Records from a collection
▼
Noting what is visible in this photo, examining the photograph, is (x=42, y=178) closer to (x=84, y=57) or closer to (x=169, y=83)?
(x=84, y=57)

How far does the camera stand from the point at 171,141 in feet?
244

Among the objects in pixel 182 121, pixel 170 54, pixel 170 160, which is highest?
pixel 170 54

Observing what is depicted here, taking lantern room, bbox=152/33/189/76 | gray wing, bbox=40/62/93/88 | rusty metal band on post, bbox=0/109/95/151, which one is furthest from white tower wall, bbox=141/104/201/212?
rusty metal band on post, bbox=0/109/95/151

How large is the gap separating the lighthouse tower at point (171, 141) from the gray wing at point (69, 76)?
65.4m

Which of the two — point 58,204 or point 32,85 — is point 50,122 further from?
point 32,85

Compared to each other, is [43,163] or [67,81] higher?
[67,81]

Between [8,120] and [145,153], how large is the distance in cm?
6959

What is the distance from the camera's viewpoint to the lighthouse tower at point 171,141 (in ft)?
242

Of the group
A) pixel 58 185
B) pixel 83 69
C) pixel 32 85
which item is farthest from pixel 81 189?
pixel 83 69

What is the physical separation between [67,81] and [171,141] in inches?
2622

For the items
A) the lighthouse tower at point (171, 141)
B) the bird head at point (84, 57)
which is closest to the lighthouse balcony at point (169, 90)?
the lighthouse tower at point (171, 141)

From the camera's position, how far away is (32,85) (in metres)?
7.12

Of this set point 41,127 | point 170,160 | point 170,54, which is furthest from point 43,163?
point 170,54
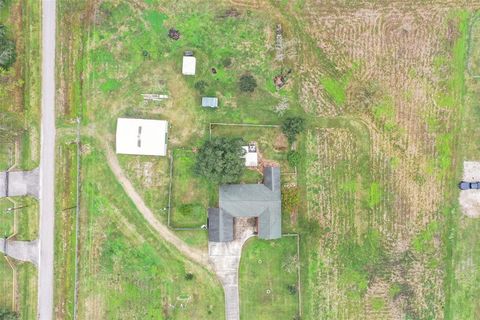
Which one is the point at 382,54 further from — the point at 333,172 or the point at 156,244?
the point at 156,244

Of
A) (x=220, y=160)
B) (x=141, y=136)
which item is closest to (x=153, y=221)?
(x=141, y=136)

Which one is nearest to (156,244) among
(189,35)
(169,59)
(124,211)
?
(124,211)

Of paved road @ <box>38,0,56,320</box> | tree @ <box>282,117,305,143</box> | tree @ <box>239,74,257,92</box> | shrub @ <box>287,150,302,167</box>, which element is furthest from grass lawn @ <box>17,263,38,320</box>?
tree @ <box>282,117,305,143</box>

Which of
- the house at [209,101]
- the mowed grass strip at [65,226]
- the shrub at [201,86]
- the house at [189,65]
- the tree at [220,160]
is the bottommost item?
the mowed grass strip at [65,226]

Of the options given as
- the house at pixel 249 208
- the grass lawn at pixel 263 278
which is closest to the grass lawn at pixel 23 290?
the house at pixel 249 208

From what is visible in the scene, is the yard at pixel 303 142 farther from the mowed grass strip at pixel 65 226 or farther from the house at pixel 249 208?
the house at pixel 249 208

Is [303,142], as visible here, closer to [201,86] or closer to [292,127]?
[292,127]

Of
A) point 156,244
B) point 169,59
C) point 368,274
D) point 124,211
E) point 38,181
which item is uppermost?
point 169,59
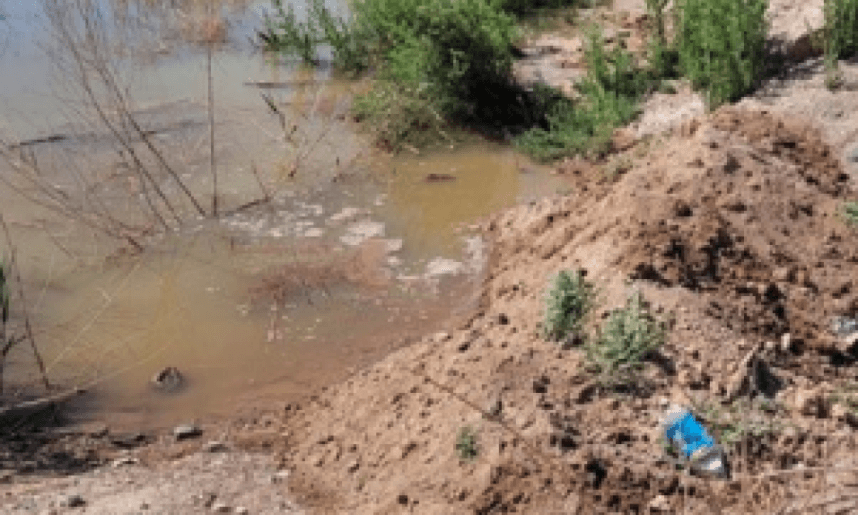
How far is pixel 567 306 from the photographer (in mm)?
4703

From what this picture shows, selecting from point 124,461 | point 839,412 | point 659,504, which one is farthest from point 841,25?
point 124,461

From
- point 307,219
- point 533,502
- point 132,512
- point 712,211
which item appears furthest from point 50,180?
point 533,502

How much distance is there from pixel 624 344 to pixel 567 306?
1.35 ft

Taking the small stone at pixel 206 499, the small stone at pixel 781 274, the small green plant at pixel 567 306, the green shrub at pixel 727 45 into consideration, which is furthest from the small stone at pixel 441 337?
the green shrub at pixel 727 45

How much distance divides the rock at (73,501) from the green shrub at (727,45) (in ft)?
16.3

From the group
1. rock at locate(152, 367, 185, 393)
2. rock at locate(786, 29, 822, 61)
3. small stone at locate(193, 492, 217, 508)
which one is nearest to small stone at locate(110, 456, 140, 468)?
small stone at locate(193, 492, 217, 508)

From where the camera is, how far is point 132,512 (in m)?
4.15

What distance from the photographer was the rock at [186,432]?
5207 millimetres

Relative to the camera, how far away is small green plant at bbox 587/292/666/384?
4305 mm

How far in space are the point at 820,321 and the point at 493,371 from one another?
62.8 inches

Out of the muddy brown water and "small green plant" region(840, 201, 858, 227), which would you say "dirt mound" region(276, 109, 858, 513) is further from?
the muddy brown water

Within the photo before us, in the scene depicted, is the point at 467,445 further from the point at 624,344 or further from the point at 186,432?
the point at 186,432

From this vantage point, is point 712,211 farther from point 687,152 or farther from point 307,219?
point 307,219

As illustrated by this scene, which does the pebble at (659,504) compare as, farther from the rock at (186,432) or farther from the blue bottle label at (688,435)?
the rock at (186,432)
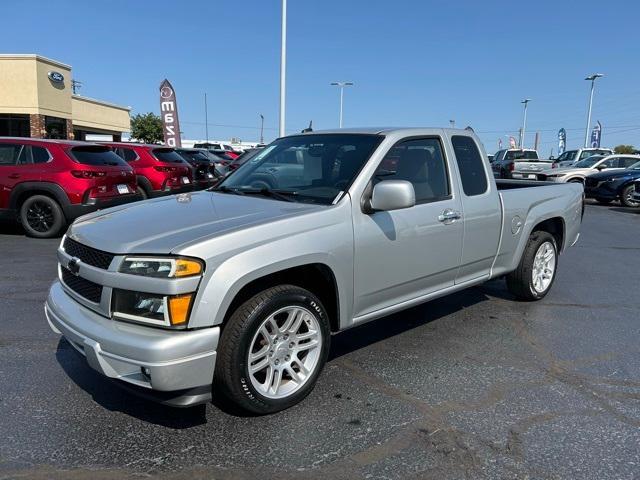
▲
■ Do this ■
Can you rewrite all the records above with "the camera" changed to "the observer" and everything else left the same, omitting the pictures?

■ Final answer ■
Noting what is visible in this photo, examining the photograph, is (x=42, y=178) closer to (x=84, y=57) or closer to (x=169, y=83)?
(x=84, y=57)

How far does the observer stand from the point at 171,141 in feet?
244

Among the objects in pixel 182 121, pixel 170 54, pixel 170 160, which is highest?
pixel 170 54

Observing what is depicted here, taking lantern room, bbox=152/33/189/76 | gray wing, bbox=40/62/93/88 | rusty metal band on post, bbox=0/109/95/151, which one is furthest from white tower wall, bbox=141/104/201/212?
rusty metal band on post, bbox=0/109/95/151

How large is the gap separating the lighthouse tower at point (171, 141) from the gray wing at point (69, 76)?
65.4m

Which of the two — point 58,204 or point 32,85 — is point 50,122 further from?
point 32,85

Compared to each other, is [43,163] or [67,81] higher?
[67,81]

Between [8,120] and [145,153], how large is the distance in cm?
6959

What is the distance from the observer's viewpoint to the lighthouse tower at point 171,141 (in ft)?
242

Of the group
A) pixel 58 185
B) pixel 83 69
C) pixel 32 85
which item is farthest from pixel 81 189?
pixel 83 69

What is the physical separation between [67,81] and [171,141] in inches?
2622

For the items
A) the lighthouse tower at point (171, 141)
B) the bird head at point (84, 57)
which is closest to the lighthouse balcony at point (169, 90)?
the lighthouse tower at point (171, 141)

From the observer's position, how far away is (32,85) (in metres)?
7.12

Of this set point 41,127 | point 170,160 | point 170,54, which is furthest from point 43,163?
point 170,54
Which one is the point at 382,54 further from — the point at 333,172 or the point at 156,244?
the point at 156,244

Of
A) (x=220, y=160)
B) (x=141, y=136)
which item is closest to (x=153, y=221)?
(x=141, y=136)

Which one is nearest to (156,244) among
(189,35)
(169,59)
(124,211)
?
(124,211)

Of paved road @ <box>38,0,56,320</box> | tree @ <box>282,117,305,143</box> | tree @ <box>239,74,257,92</box> | shrub @ <box>287,150,302,167</box>, which element is furthest from grass lawn @ <box>17,263,38,320</box>?
tree @ <box>282,117,305,143</box>

Which of
- the house at [209,101]
- the mowed grass strip at [65,226]
- the shrub at [201,86]
- the house at [189,65]
- the tree at [220,160]
is the bottommost item?
the mowed grass strip at [65,226]

Of the options given as
- the house at pixel 249 208
- the grass lawn at pixel 263 278
which is closest to the grass lawn at pixel 23 290?
the house at pixel 249 208

From what is visible in the scene, is the yard at pixel 303 142 farther from the mowed grass strip at pixel 65 226 or farther from the house at pixel 249 208?
the house at pixel 249 208

Is [303,142], as visible here, closer to [201,86] or closer to [292,127]?
[292,127]

Of
A) point 156,244
B) point 169,59
C) point 368,274
D) point 124,211
E) point 38,181
which item is uppermost?
point 169,59
How far is pixel 567 306 from the photographer (in mm)?
4703

From what this picture shows, selecting from point 124,461 | point 839,412 | point 659,504, which one is farthest from point 841,25?
point 124,461

From
- point 307,219
- point 533,502
- point 132,512
- point 712,211
which item appears furthest from point 50,180?
point 533,502

How much distance is there from pixel 624 344 to pixel 567 306?
1.35 ft

Taking the small stone at pixel 206 499, the small stone at pixel 781 274, the small green plant at pixel 567 306, the green shrub at pixel 727 45 into consideration, which is furthest from the small stone at pixel 441 337?
the green shrub at pixel 727 45

How much distance divides the rock at (73,501) from the green shrub at (727,45) (in ft)?
16.3

From the group
1. rock at locate(152, 367, 185, 393)
2. rock at locate(786, 29, 822, 61)
3. small stone at locate(193, 492, 217, 508)
which one is nearest to small stone at locate(110, 456, 140, 468)?
small stone at locate(193, 492, 217, 508)

From where the observer is, how far is point 132,512 (in m)?
4.15

What distance from the photographer was the rock at [186,432]?
5207 millimetres

Relative to the observer, how far away is small green plant at bbox 587/292/666/384?
4305 mm

How far in space are the point at 820,321 and the point at 493,371 from one another?
62.8 inches

Out of the muddy brown water and "small green plant" region(840, 201, 858, 227), which would you say "dirt mound" region(276, 109, 858, 513) is further from?
the muddy brown water

Within the photo before us, in the scene depicted, is the point at 467,445 further from the point at 624,344 or further from the point at 186,432?
the point at 186,432

From this vantage point, is point 712,211 farther from point 687,152 or farther from point 307,219?
point 307,219

As illustrated by this scene, which does the pebble at (659,504) compare as, farther from the rock at (186,432) or farther from the blue bottle label at (688,435)?
the rock at (186,432)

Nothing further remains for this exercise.